In the message on page fault retries, retype everything from "For userspace programs, if" down to "still detect signals.".

Start of SELECTION

These first five patches do want to allow the page fault to retry as
much as needed.  "indefinitely" seems to be a scary word, but IMHO
this is fine for page faults since otherwise we'll simply crash the
program or even crash the system depending on the fault context, so it
seems to be nowhere worse.

For userspace programs, if anything really really go wrong (so far I
still cannot think a valid scenario in a bug-free system, but just
assuming...) and it loops indefinitely, IMHO it'll just hang the buggy
process itself rather than coredump, and the admin can simply kill the
process to retake the resources since we'll still detect signals.

Or did I misunderstood the question?

End of SELECTION
Start of GIVEN DATA

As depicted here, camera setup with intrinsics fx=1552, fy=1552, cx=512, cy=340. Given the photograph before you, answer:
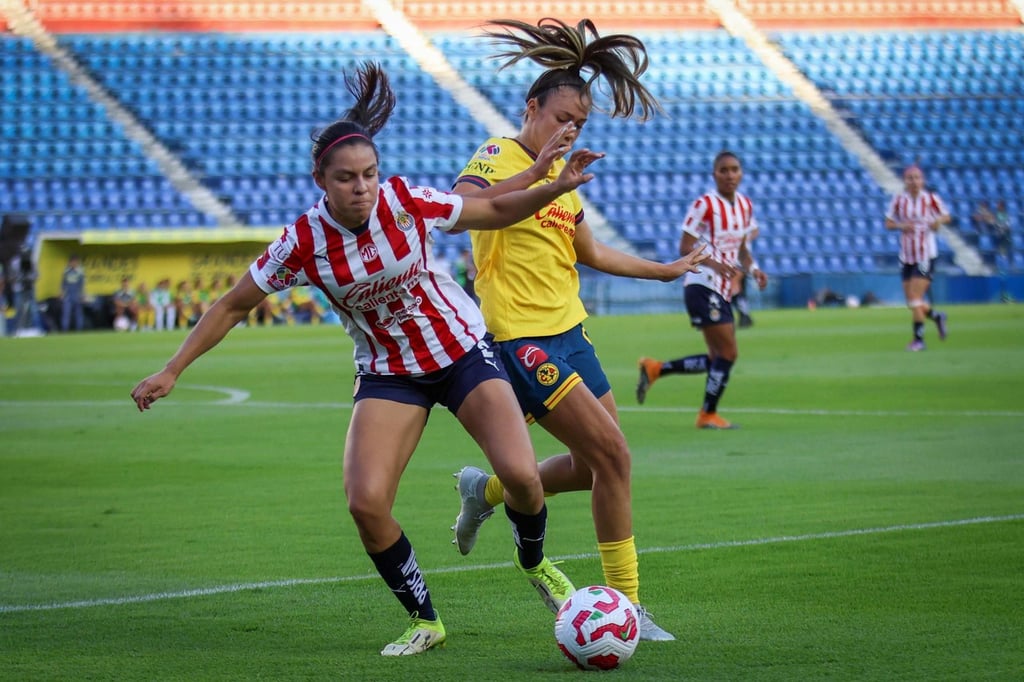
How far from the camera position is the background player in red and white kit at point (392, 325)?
5.20 metres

End of GIVEN DATA

FINISHED TASK >>
For userspace programs, if anything really really go wrong (so far I
still cannot think a valid scenario in a bug-free system, but just
assuming...) and it loops indefinitely, IMHO it'll just hang the buggy
process itself rather than coredump, and the admin can simply kill the
process to retake the resources since we'll still detect signals.